═══ SELECTED EXTRACT ═══
For those who enjoy a more technical view of the process, here it is. This may be skipped.
The physiological process goes beyond "positive thinking". The bulk of the brain's emotion/thought/perception process is isolate. The brain floats in isolation, and it doesn't actually know, for the most part, if something is being experienced, or modeled in the forebrain (neo-cortext). This is one reason visualization exercises and mediation work so well in training thoughts and in learning to exercise. So well, in fact, that professional athletes and Olympian regularly use visualization.
The normal process is that nervous stimulation comes into the Reticular Activating System (RAS) at the base of the brain. It is the filter that determines what is passed on, and what isn't. The RAS is what allows you to wake up, and what says a meeting is boring and suggests sleep. It is at the very foundation of the system, but can be trained over time - if you stopped wetting the bed, it is because you trained your RAS that waking up to avoid social embarrassment was more important than sleeping when your bladder told the RAS it was full. Strychnine eliminates the RAS ability to filter - and the mammal dies because it can't ignore its own deep muscle sounds moving on one another, its breathing, heartbeat, and all the other feedback the body gives, as well as external sensations, and dies in convulsions from over-stimulation and lack of sleep.
From the RAS, the sensations go to the centers of emotion and get an energy charge of "importance" determined by the strength of the input and prior experience. It then goes to the Cortex for an emergency check. If the Cortex determines that there is time, it will pass it to the Neo-Cortex for modeling and decision, to be sent back down the chain.
An example for understanding.
Your hand rests on the glass stove and the nerves send an enormous charge up the slow-fiber nerve bundles, far stronger than the fast-fiber ones, and it reaches the RAS first, signaling pain instead of sensation. It is immediately passed to the thalamus and such and given a large strength and sent on to the Cortex. The Cortex says, 'HOT!' and sends back down the chain "jerk away!". So before you had a chance to "think" (Neo-Cortex), your hand has jerked back from the stove. Make sense?
═══ DATA PROVIDED ═══
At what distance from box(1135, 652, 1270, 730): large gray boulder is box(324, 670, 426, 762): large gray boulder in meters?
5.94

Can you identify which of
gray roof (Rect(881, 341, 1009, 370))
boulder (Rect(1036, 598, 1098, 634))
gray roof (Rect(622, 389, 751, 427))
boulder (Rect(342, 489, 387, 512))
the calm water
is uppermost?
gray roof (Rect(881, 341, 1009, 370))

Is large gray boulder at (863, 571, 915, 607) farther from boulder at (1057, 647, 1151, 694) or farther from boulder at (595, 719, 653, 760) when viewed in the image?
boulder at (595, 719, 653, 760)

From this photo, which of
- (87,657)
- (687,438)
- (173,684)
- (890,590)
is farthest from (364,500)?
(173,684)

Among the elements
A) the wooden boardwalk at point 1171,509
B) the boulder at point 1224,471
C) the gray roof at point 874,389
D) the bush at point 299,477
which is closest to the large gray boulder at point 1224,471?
═══
### TASK SET:
1) Translate this sentence from the passage on how the brain processes sensation into Spanish: "It is the filter that determines what is passed on, and what isn't."
2) Return the portion of the passage on how the brain processes sensation that runs from "From the RAS, the" up to and including "example for understanding.", with no changes.

### TASK-BY-TASK ANSWERS:
1) Es el filtro que determina qué se transmite y qué no.

2)
From the RAS, the sensations go to the centers of emotion and get an energy charge of "importance" determined by the strength of the input and prior experience. It then goes to the Cortex for an emergency check. If the Cortex determines that there is time, it will pass it to the Neo-Cortex for modeling and decision, to be sent back down the chain.
An example for understanding.